Problem requirements —
Set the images aside and retype the whole listing exactly.

Supplied data —
--- --- ---
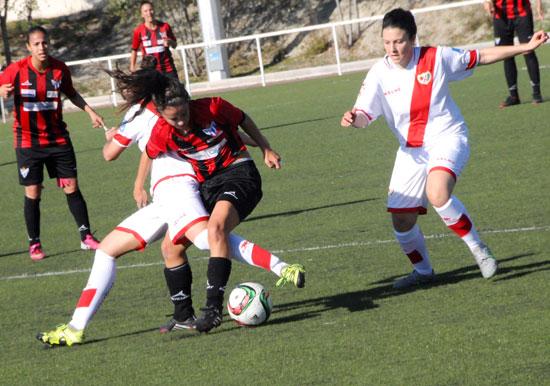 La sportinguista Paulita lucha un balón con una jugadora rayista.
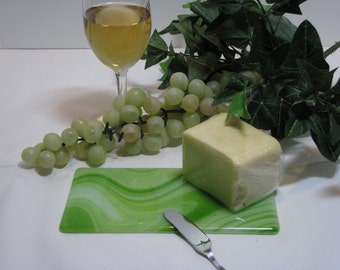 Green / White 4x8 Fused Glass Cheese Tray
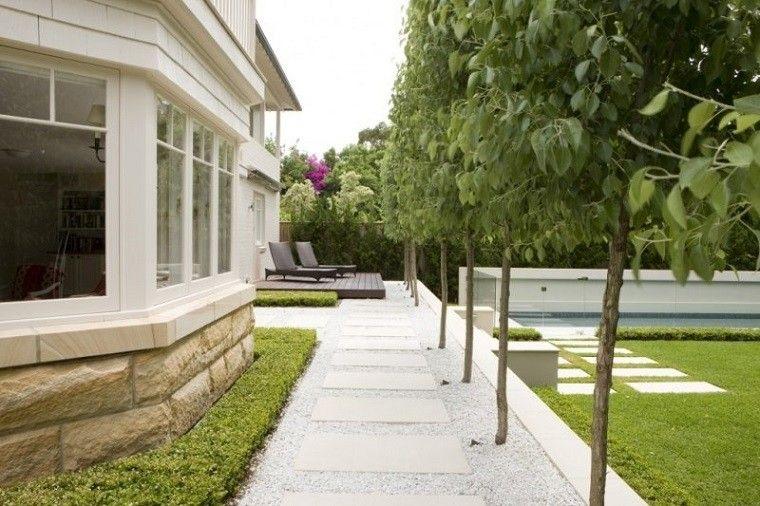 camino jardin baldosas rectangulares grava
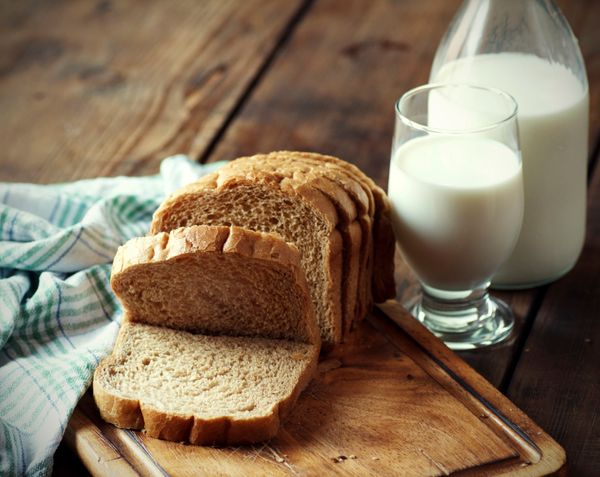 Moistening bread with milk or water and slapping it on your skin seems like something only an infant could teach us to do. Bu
--- --- ---
Solution below —
 La sportinguista Paulita lucha un balón con una jugadora rayista.
 Green / White 4x8 Fused Glass Cheese Tray
 camino jardin baldosas rectangulares grava
 Moistening bread with milk or water and slapping it on your skin seems like something only an infant could teach us to do. Bu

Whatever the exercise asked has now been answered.